Now switch the meter from the standard resistor to the search coil. On inserting the
search coil into the solenoid you should see a reading of a few mV and can proceed
with the following investigations. It may be necessary to change ranges on the
voltmeter from time to time and you should check the current through the solenoid at
intervals to see whether it is remaining constant.
3.1 Experiment 1
Use the search coil to investigate the variation of B, the magnetic flux density, along
the axis of the solenoid (see equation 6). Do a preliminary run to decide how many
observations you need; where the field is varying slowly observations can be fairly
widely spaced but you need more where it is changing rapidly with position. Take
care over the measurement of the distance of the search coil from the ends of the
solenoid using the callipers provided. It is a sensible precaution to remove all metal
objects e.g. rulers and callipers from the vicinity of the coils before taking the
voltmeter readings. Why? Information about all the coils used in this experiment can
be found in section 4.
Please read and observe the precautions mentioned at the beginning of section 4
when using metal measuring instruments on any of the coils.

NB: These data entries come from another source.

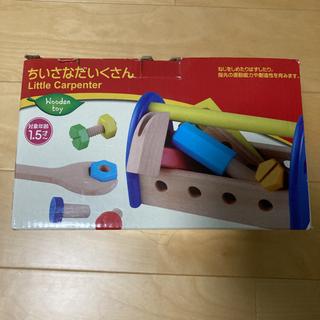【ネット決済】大工 おもちゃ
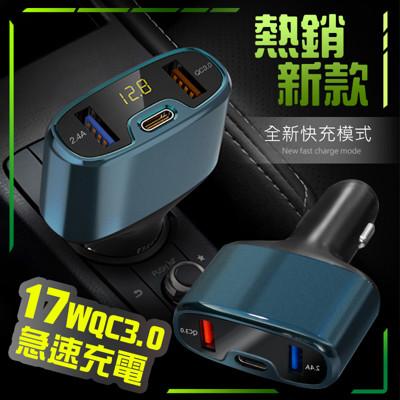 17W PD 高規格 QC3.0 快速車充 雙USB TYPEC 適用 IPHONE 12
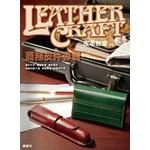 皮革教室Vol.3 商務皮件專輯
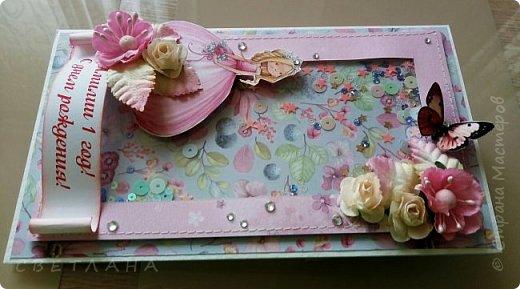 Покажу открытку для девочки на 1 годик фото 4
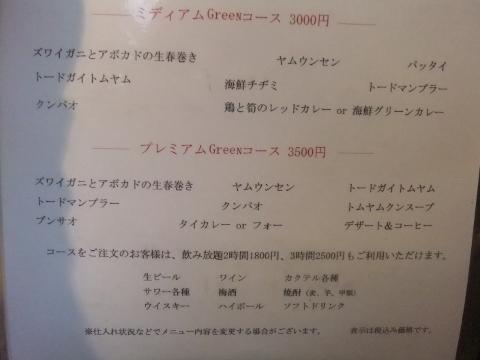 DSCF5668 (480x360)
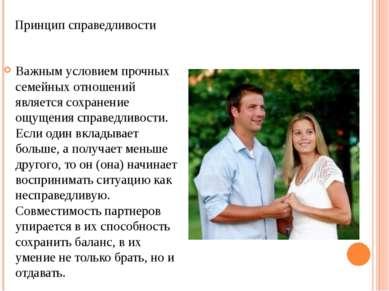 Принцип справедливости Важным условием прочных семейных отношений является со...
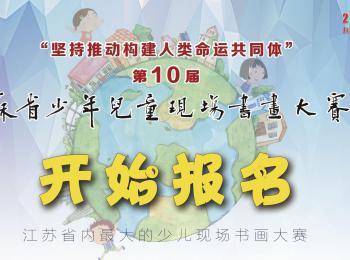 第十届江苏省少年儿童现场书画大赛征稿启事(初赛2020年7月30日截稿)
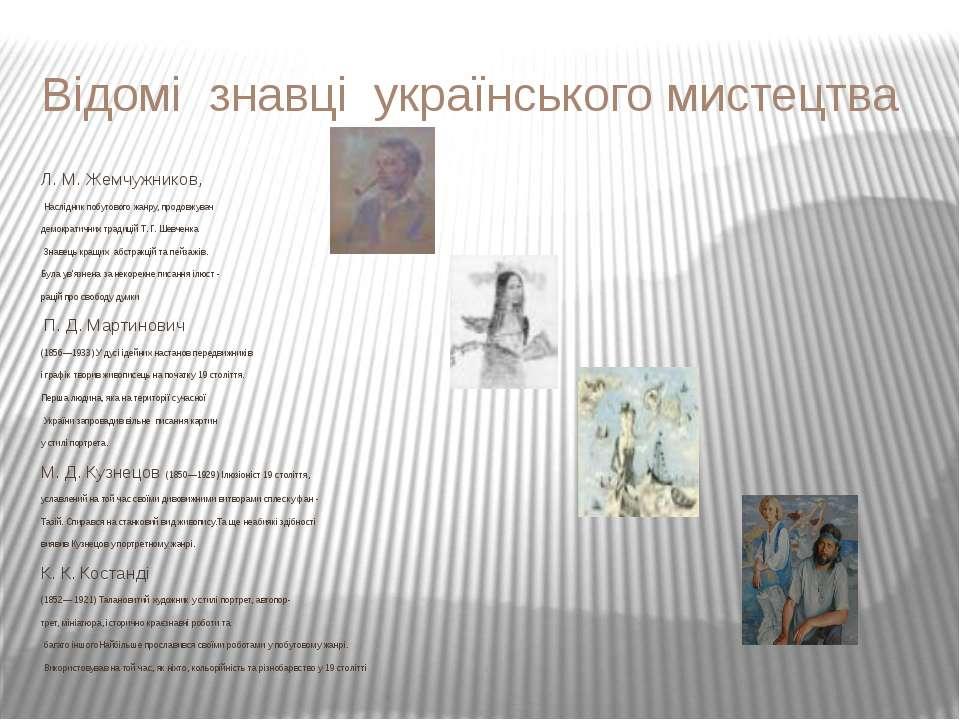 Відомі знавці українського мистецтва Л. М. Жемчужников, Наслідник побутового ...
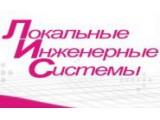 """Логотип ООО """"Локальные инженерные системы"""" (ООО """"ЛИС"""")"""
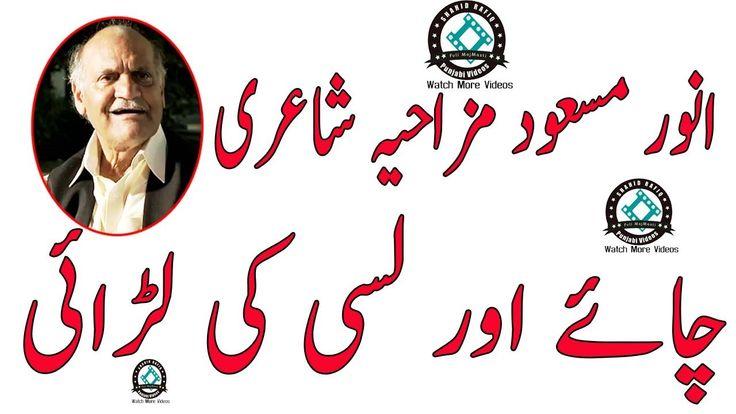 Anwar Masood Latest Funny || Punjabi Show || Comedy Show || انور مسعود ک...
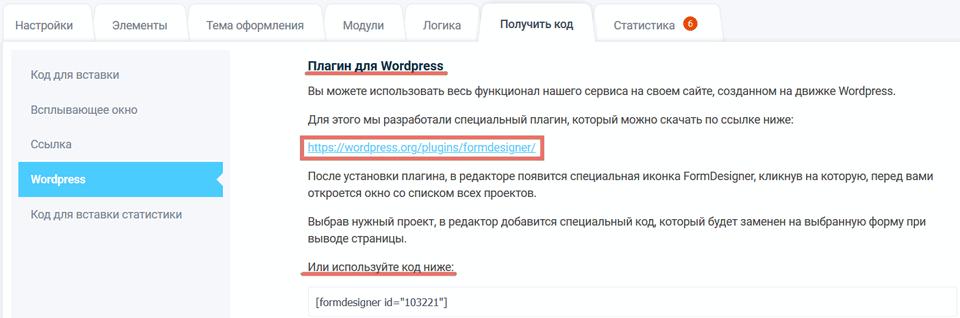 Код для вставки Wordpress 2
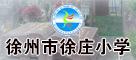 徐州市徐庄实验小学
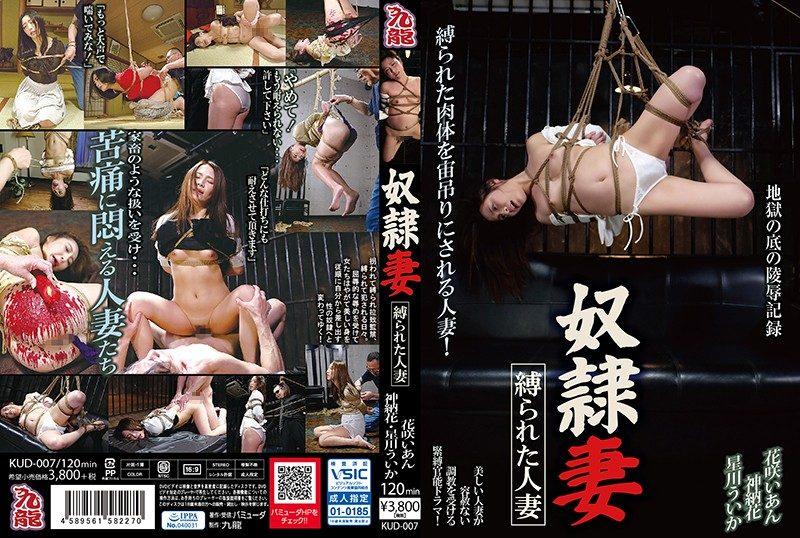 [KUD-007] 奴隷妻 縛られた人妻 Torture SM 1.19 GB (HD)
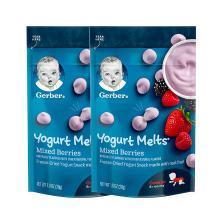 2袋装【香港直邮】嘉宝Gerber酸奶水果溶豆 8个月以上 婴儿宝宝辅食零食 混合莓子味28g/袋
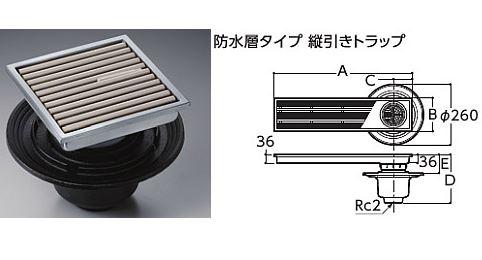 TOTO 浴室用関連器具 浴室排水ユニット(樹脂製グレーチング)【EWBS630SBS】防水層タイプ(縦引きトラップ) 200角タイル用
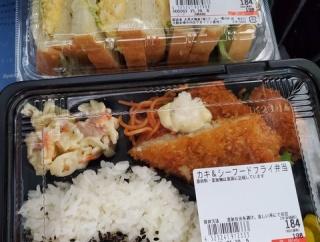 【緊急】激安スーパーの弁当、安すぎる
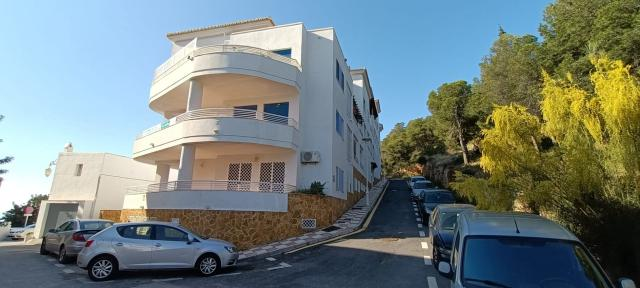 Piso en venta en Castell de Ferro, Gualchos, Granada, Calle Nasa, 89.300 €, 3 habitaciones, 2 baños, 102 m2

Measure the appropriate dimensions of the solenoid (see section 4) and use these,
together with the measured value of the current, so calculate values of Brms for each
position of the search coil. Use equation (1). Use the mathcad programme solenoid to
calculate the B-fields from your measured emfs. But before using the programme you
must make two “hand” calculations – one for a position near the centre of the solenoid
and one for a position just outside the windings. If these show reasonable agreement
with the search-coil results, proceed with the computer programme and to make sure
that you are using it properly.
In an ideal situation, values of Brms determined experimentally and theoretically
should, of course, agree with each other to within the limits of experimental error; but
practical arrangements do not always conform to ideal specifications so you should be
on the look-out for, and try to explain, any significant discrepancies between the
results obtained by the two methods.
3.2 Experiment 2
Replace the solenoid by one pair of plane coils and investigate the magnetic field
along its axis. Modify the mathcad programme solenoid to calculate the magnetic
field for this case.
3.3 Experiment 3
Connect both plane coils in series, with the current circulating in the same sense in
both. Make investigations of this well-known (Helmholtz) arrangement. What useful
properties does it have? What happens if you reverse the connections to one coil?
Again, modify the mathcad programme solenoid to calculate the magnetic field for
the two coils.
4 Dimensions of Coils
These coils are easily damaged by metal measuring instruments. Please ensure that
your measurements do not remove the enamel or distort the wire!
Search coil data: The search coils were wound on a former of diameter 17.32 mm.
You may take this as the internal diameter of the coil. The coils have a single
layer winding, which has 10 turns (34 s.w.g., diameter 0.2337 mm, enamel
covered).
Solenoid: You may determine all you need to know by direct observation. The
solenoid has a single layer of wire (30 s.w.g., diameter 0.3150 mm, enamel
covered).
Plane coils: Each of the plane coils was wound on a former of diameter 20.0 cm.
Note the relationship between this and the separation of the two coils as
mounted. The number of turns on each coil is 72, wound in three layers (24
s.w.g., diameter 0.5588 mm, enamel covered.